Exploring a Story

FullSizeRender-2

As you drive down the bayou towards the Pointe-au-Chien Indian Tribal Building, you can watch storms brewing over the encroaching Gulf of Mexico, sending ribbons of wind over waving marsh grasses and through the looping ropes that drape shrimp boats out on the water. Inside the Tribal Building, my research partner and I unfold history as afternoon rain drums on the roof overhead. Outside below our feet, chickens poke through the grass growing up in the shade among the stilts that elevate the Tribal Building above flood level. From the windows we can see marshy islands, sea birds hovering in warm, humid air, and the glitter of the persistent southern sun over an ever-growing expanse of water.

Here, we are working on the Pointe-au-Chien Indian Tribe’s (PACIT) application for federal acknowledgment, a process that requires the presentation of an incredible wealth of information to the Bureau of Indian Affairs with the ultimate goal of affirming PACIT as a federally recognized Indian Tribe. In the past two weeks, we have been honored with access to file boxes full of a treasure of information on the tribe’s ancestry, genealogy, relationships, culture, traditions, and ties to their land. Each folder we pull out from the boxes has a surprise piece of history inside. We analyze each piece for content and relevance, learn from it, and figure out its place in the puzzle of the PACIT’s story. We have also spent time in the archives at Nicholls State University, finding puzzle pieces that have been scattered across time and space. Unlike the boxes and files in the Tribal Building, they contain pieces of thousands of other stories, making each piece of paper that mentions anything relating to the PACIT a jewel. As we go, we are collecting these gems and helping to put together a picture of a unique community.

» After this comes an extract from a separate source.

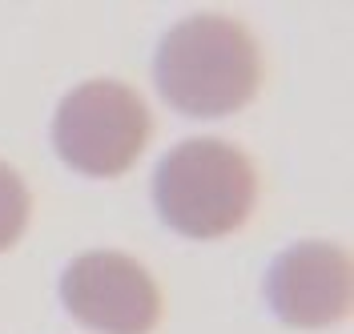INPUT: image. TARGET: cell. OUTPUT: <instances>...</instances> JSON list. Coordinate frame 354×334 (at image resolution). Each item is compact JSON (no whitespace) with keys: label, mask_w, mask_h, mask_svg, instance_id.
Wrapping results in <instances>:
<instances>
[{"label":"cell","mask_w":354,"mask_h":334,"mask_svg":"<svg viewBox=\"0 0 354 334\" xmlns=\"http://www.w3.org/2000/svg\"><path fill=\"white\" fill-rule=\"evenodd\" d=\"M61 302L101 334H149L161 318V290L149 270L117 250H88L61 274Z\"/></svg>","instance_id":"277c9868"},{"label":"cell","mask_w":354,"mask_h":334,"mask_svg":"<svg viewBox=\"0 0 354 334\" xmlns=\"http://www.w3.org/2000/svg\"><path fill=\"white\" fill-rule=\"evenodd\" d=\"M149 109L121 81H85L68 93L53 121L57 154L85 178H117L149 141Z\"/></svg>","instance_id":"3957f363"},{"label":"cell","mask_w":354,"mask_h":334,"mask_svg":"<svg viewBox=\"0 0 354 334\" xmlns=\"http://www.w3.org/2000/svg\"><path fill=\"white\" fill-rule=\"evenodd\" d=\"M258 178L250 157L218 137L181 141L161 157L153 201L165 225L185 238H225L250 218Z\"/></svg>","instance_id":"7a4b0ae2"},{"label":"cell","mask_w":354,"mask_h":334,"mask_svg":"<svg viewBox=\"0 0 354 334\" xmlns=\"http://www.w3.org/2000/svg\"><path fill=\"white\" fill-rule=\"evenodd\" d=\"M270 310L286 326H330L351 310V258L334 242H298L266 274Z\"/></svg>","instance_id":"5b68a950"},{"label":"cell","mask_w":354,"mask_h":334,"mask_svg":"<svg viewBox=\"0 0 354 334\" xmlns=\"http://www.w3.org/2000/svg\"><path fill=\"white\" fill-rule=\"evenodd\" d=\"M28 225V189L12 165L0 161V250L17 242Z\"/></svg>","instance_id":"8992f818"},{"label":"cell","mask_w":354,"mask_h":334,"mask_svg":"<svg viewBox=\"0 0 354 334\" xmlns=\"http://www.w3.org/2000/svg\"><path fill=\"white\" fill-rule=\"evenodd\" d=\"M157 89L185 117H225L250 105L262 81V57L245 24L198 12L177 21L157 45Z\"/></svg>","instance_id":"6da1fadb"}]
</instances>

I didn’t know it, but I had started on course for this internship the summer after I graduated from high school. As I sweated in my first round of Louisiana heat while picking out the classes I would take during the first semester of my freshman year, I scrolled through pages of course offerings for Tulane Inter-Disciplinary Experience Seminars (TIDES) classes. The classes are taken only by freshmen students and are designed to help make connections with fellow students with similar interests, and there are over eighty topics to choose from. After what felt like endless deliberation, I settled on a course called Indian Tribes on the Bayou—it was completely outside what I thought were the boundaries of my interests, but something about it really drew me in. When I started school in the fall, I found this class quickly becoming the academic high point of my week. The end of the class came much faster than I anticipated, and I was left with an almost breathless feeling of not having gone deep enough into what I felt I could learn. I reached out to my professor and we kept in contact throughout the rest of the year. When this internship position became available, my professor recommended me for it, and I am now spending this summer exploring more of what makes me excited to learn.

FullSizeRender-1

The best advice I could pass along, especially to first year students, is to throw out what you think of the “boundaries” of your interests, especially as. If something interests you—be it a class, an experience, an idea, a place, anything—dig into it, even if it’s outside the prescribed list of classes for your educational track or major. Especially then. Pay attention to what you find yourself not being able to stop talking about, to what stops feeling like studying and what starts feeling like exploring. One of the best things I have ever experienced is the excitement of learning, and it has always happened for me when I have asked myself, “Well, what if…?” You never know where your passions will take you—mine led me to an incredible internship within an incredible community.

In my first week, I have learned how to navigate unfamiliar highways, the importance of finding shady parking spots, how to request archival records, and how to crack open a crab shell. I have learned how to read a family tree, how to interpret heavy Cajun French accents, and how to be creative with history. I expect in the next few weeks to learn deeply, but I can’t say what I’ll learn about. Each piece of paper I pull from a file is different from the last, each person to walk into the Tribal Building has a different story to tell, and each day teaches me something new. I’m excited to explore my capacity to learn and help put pieces together for the PACIT and their application for federal recognition, starting with the adventure of my third week of work.